According to the latest predictions of Oscar experts at The Envelope's Buzzmeter and Gold Derby, "The King's Speech" is the favorite to win best picture and "The Social Network" is close behind. Let's add up the pluses and minuses of each contender.

Oscars best picture the kings speech news

"The King's Speech" has the strongest rooting factor. It generates the most warm love among viewers and that often matters most as the victory by "Slumdog Millionaire" proved two years ago. Thanks to those craft categories like best art direction and costumes, it will probably lead with the most nominations too, and that's crucial: Three-quarters of best-pic champs over the past 20 years had the most bids. Furthermore, it's a stylish historical drama like past victors "Shakespeare in Love" (1998), "Titanic" (1997) and "The English Patient" (1996).

But here's the rub: Academy members haven't picked stylish historical dramas recently. They opted for gritty fare that's not traditionally Oscar-friendly like "The Hurt Locker" (2009) and "No Country for Old Men" (2007).

"The King's Speech" has another problem. It doesn't have a name director.

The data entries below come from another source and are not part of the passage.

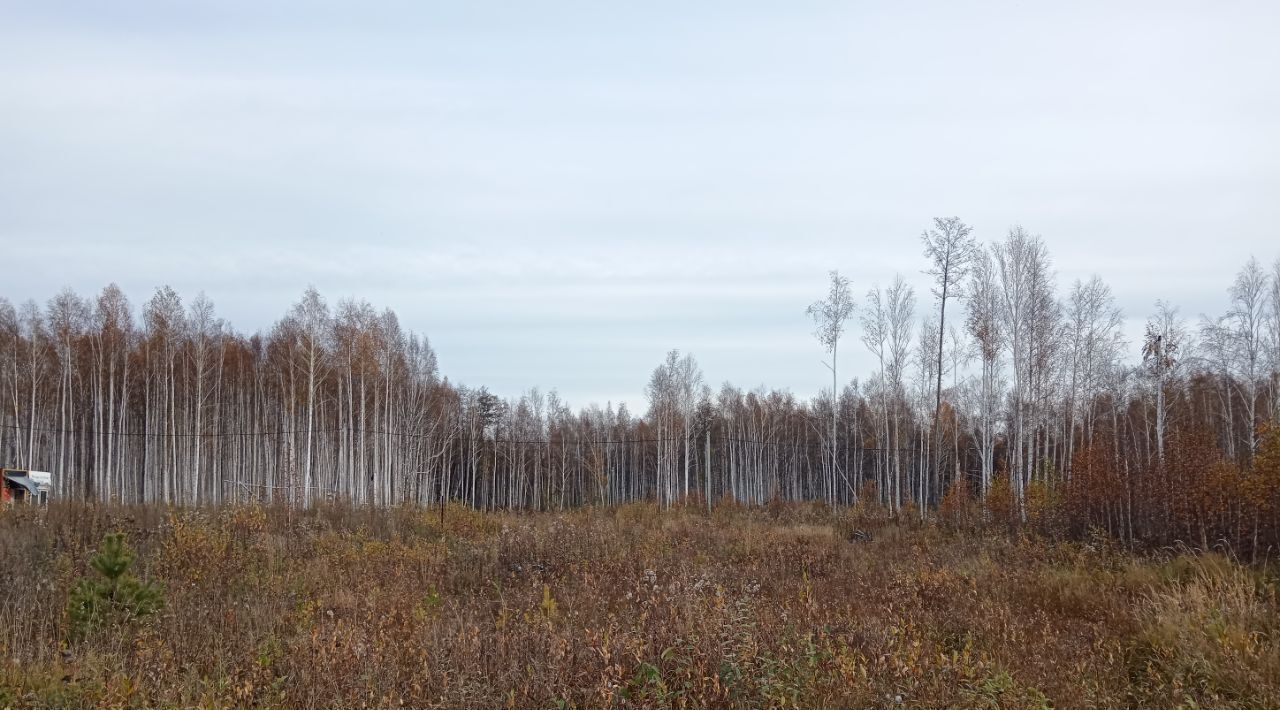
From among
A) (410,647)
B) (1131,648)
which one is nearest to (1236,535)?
(1131,648)

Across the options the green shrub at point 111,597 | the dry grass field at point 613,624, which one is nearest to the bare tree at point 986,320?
the dry grass field at point 613,624

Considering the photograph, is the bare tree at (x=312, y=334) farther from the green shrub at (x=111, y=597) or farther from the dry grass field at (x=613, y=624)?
the green shrub at (x=111, y=597)

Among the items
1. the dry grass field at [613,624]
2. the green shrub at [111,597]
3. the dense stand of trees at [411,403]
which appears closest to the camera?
the dry grass field at [613,624]

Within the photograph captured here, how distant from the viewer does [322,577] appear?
1030 cm

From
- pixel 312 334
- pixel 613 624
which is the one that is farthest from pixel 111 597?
pixel 312 334

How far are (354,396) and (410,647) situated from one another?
1400 inches

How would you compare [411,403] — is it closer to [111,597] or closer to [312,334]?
[312,334]

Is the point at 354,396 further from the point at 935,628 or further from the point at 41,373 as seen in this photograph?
the point at 935,628

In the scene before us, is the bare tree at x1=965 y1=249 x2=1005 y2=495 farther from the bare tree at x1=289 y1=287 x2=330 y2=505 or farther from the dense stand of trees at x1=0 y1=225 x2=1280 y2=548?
the bare tree at x1=289 y1=287 x2=330 y2=505

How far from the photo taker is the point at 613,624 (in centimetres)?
628

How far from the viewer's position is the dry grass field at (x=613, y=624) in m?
5.14

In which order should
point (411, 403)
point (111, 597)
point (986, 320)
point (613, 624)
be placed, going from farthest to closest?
point (411, 403), point (986, 320), point (111, 597), point (613, 624)

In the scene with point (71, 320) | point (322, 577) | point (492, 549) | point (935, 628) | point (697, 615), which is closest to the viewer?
point (697, 615)

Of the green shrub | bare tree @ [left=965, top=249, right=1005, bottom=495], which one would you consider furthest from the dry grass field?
bare tree @ [left=965, top=249, right=1005, bottom=495]
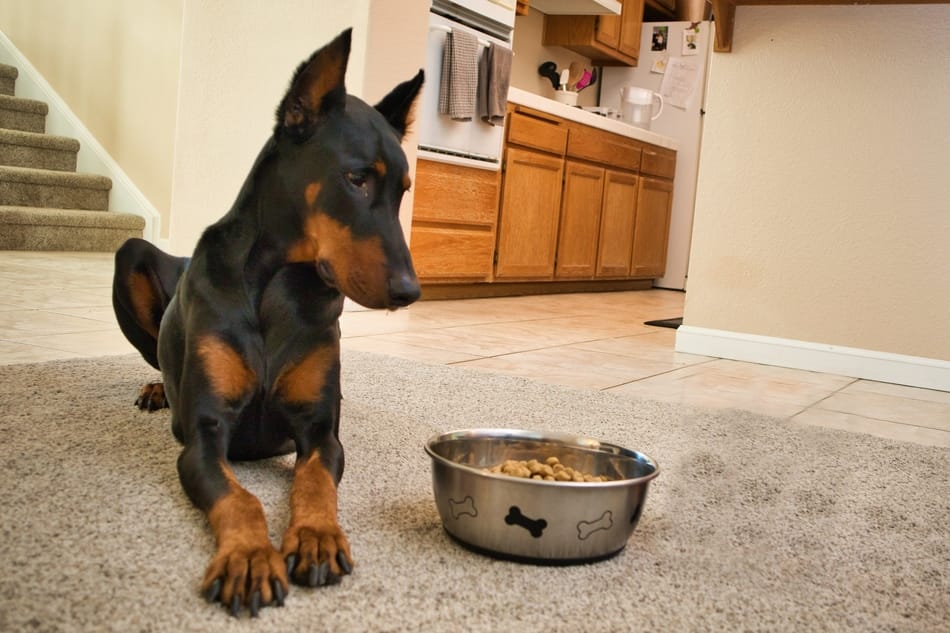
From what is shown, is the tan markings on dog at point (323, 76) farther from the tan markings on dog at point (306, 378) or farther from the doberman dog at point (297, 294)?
the tan markings on dog at point (306, 378)

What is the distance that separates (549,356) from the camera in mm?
3326

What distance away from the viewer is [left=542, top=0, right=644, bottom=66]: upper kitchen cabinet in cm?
707

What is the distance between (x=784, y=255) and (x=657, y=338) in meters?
0.75

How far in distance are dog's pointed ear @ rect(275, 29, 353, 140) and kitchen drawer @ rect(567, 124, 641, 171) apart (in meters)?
4.77

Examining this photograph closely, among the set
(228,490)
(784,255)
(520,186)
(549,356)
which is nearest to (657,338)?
(784,255)

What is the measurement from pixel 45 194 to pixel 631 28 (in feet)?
15.1

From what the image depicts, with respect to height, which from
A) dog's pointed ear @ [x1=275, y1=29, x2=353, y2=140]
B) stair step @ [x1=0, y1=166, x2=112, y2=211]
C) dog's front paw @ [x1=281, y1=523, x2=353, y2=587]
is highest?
dog's pointed ear @ [x1=275, y1=29, x2=353, y2=140]

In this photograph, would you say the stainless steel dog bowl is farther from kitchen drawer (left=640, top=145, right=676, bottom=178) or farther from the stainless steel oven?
kitchen drawer (left=640, top=145, right=676, bottom=178)

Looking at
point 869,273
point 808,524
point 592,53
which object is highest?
point 592,53

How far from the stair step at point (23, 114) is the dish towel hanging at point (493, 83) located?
3.32m

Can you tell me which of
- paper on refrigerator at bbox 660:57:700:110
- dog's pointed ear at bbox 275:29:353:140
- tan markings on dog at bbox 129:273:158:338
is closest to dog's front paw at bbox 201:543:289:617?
dog's pointed ear at bbox 275:29:353:140

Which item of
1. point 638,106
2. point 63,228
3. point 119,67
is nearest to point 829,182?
point 638,106

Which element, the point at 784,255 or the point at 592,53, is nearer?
the point at 784,255

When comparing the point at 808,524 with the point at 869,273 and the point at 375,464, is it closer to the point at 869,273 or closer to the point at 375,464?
the point at 375,464
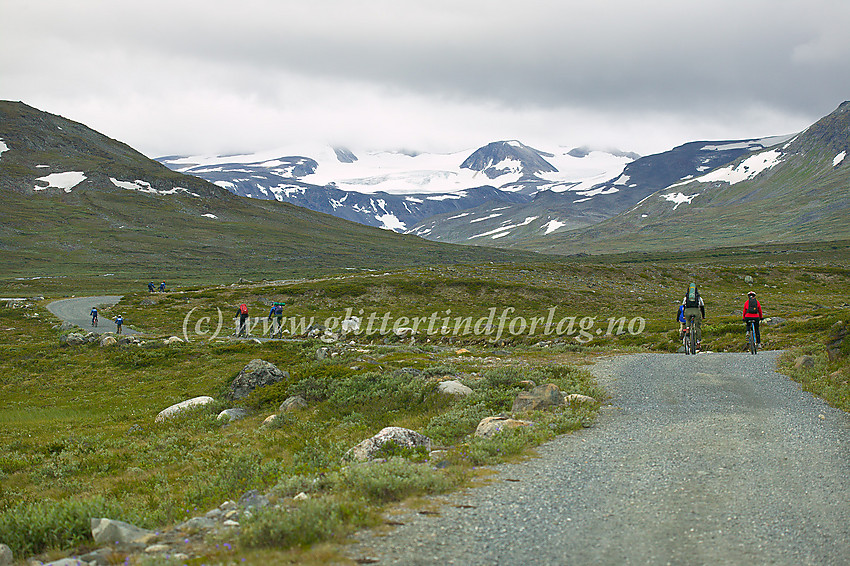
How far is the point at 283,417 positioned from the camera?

Its helmer, Tom Hooper, comes from the TV realm and he doesn't do a flashy job lensing "King's Speech." Can he win the Directors Guild of America award? Probably not. That's more likely to go to David Fincher ("The Social Network") or Christopher Nolan ("Inception"). The DGA award is the best Oscar indicator on the planet. The film that claims that guild trophy almost always nabs the top Oscar.

"The Social Network" is also much more likely than "The King's Speech" to win the film critics' kudos, which will be bestowed Sunday  (Los Angeles) and  Monday (New York). The critics' awards like more edgy, contemporary films and  now have more influence on the Oscars than ever before. They propelled the recent Oscar victories of "No Country for Old Men" and "The Hurt Locker."

But "The Social Network" has a huge Oscar problem: no rooting factor. Its characters are cads and weasels who betray and swindle each other while launching the modern revolution in social media. The movie just doesn't generate warm fuzzies in viewers and that may doom it at the Oscars.

-- Tom O'Neil

Photos: "The King's Speech" (Weinstein Co.), "The Social Network" (Columbia)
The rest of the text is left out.